Menu
Menu

Through the Green: The grass at the Masters

The famous wall-to-wall green color on display at Augusta National wouldn’t be possible without improved perennial ryegrass cultivars, the first of which was released in 1967.

|

Augusta National grass
Plant life plays a prominent role at Augusta National, with each hole bearing the name of its distinctive plant. The course’s beloved azaleas are made up of more than 30 varieties. GCM staff photo


1967. The Beatles released “Sgt. Pepper’s Lonely Hearts Club Band.” Gas was 33 cents a gallon, and it cost a little more than a dollar to go to the movies. Most important, the first improved cultivar of the turfgrass species that graces the fairways, tees and roughs of Augusta National Golf Club was released.

Augusta, Ga., is in bermudagrass country — hot, humid summers and mild winters. Nevertheless, the timing of the Masters requires high-quality turf early in spring, and bermudagrass wouldn’t yet be in pristine condition in northern Georgia. As such, a cool-season grass is needed. Bermudagrass is there on the property — it’s just undercover. Under the cover of its cool-season counterpart, perennial ryegrass.

Horses, cattle and sheep have been reaping the benefits of perennial ryegrass for hundreds of years, as it was first used as a forage grass. Early perennial ryegrass cultivars, such as Linn, didn’t produce high-quality turf. Mowing would shred the leaf blade because its vascular tissues are tough. After mowing, the torn, dried leaves of Linn would make the turf appear more white than green.

In 1967, the New Jersey Agricultural Experiment Station released Manhattan perennial ryegrass as the first turf-type perennial ryegrass cultivar with high quality and good mowing characteristics. This effort was the result of the hard work of renowned turfgrass breeder and Rutgers faculty member Reed Funk, Ph.D., who followed Manhattan with many more ryegrass cultivars and improved varieties of other turfgrasses as well. The textbook “Turfgrass: Science and Culture” by James Beard, Ph.D., was published in 1973 and listed seven cultivars of perennial ryegrass.
──────
Please retype the stretch from "The famous wall-to-wall" through "Club was released." in the article on the grass at the Masters, keeping every word and mark as it appears.
──────
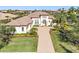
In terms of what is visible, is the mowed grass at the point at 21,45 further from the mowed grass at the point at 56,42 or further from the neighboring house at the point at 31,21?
the mowed grass at the point at 56,42

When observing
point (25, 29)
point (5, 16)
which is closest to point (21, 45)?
point (25, 29)

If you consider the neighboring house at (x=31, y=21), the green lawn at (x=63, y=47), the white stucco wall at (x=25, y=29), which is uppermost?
the neighboring house at (x=31, y=21)

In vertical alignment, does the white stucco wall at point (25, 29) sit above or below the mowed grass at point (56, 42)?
above

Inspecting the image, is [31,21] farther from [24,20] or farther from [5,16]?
[5,16]

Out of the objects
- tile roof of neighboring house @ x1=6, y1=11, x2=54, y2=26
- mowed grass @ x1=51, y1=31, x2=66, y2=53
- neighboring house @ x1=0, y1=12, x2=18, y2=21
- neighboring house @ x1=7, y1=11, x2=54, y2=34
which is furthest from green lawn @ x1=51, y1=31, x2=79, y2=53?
neighboring house @ x1=0, y1=12, x2=18, y2=21

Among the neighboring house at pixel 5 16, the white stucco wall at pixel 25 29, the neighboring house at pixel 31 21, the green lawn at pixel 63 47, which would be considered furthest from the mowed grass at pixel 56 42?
the neighboring house at pixel 5 16
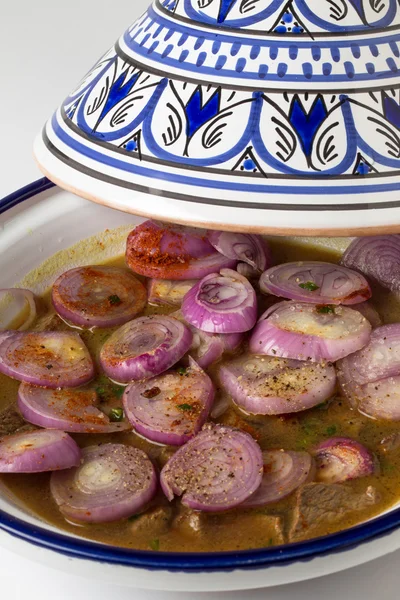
──────
▸ **Exercise output**:
The famous wall-to-wall green color on display at Augusta National wouldn’t be possible without improved perennial ryegrass cultivars, the first of which was released in 1967.

|

Augusta National grass
Plant life plays a prominent role at Augusta National, with each hole bearing the name of its distinctive plant. The course’s beloved azaleas are made up of more than 30 varieties. GCM staff photo


1967. The Beatles released “Sgt. Pepper’s Lonely Hearts Club Band.” Gas was 33 cents a gallon, and it cost a little more than a dollar to go to the movies. Most important, the first improved cultivar of the turfgrass species that graces the fairways, tees and roughs of Augusta National Golf Club was released.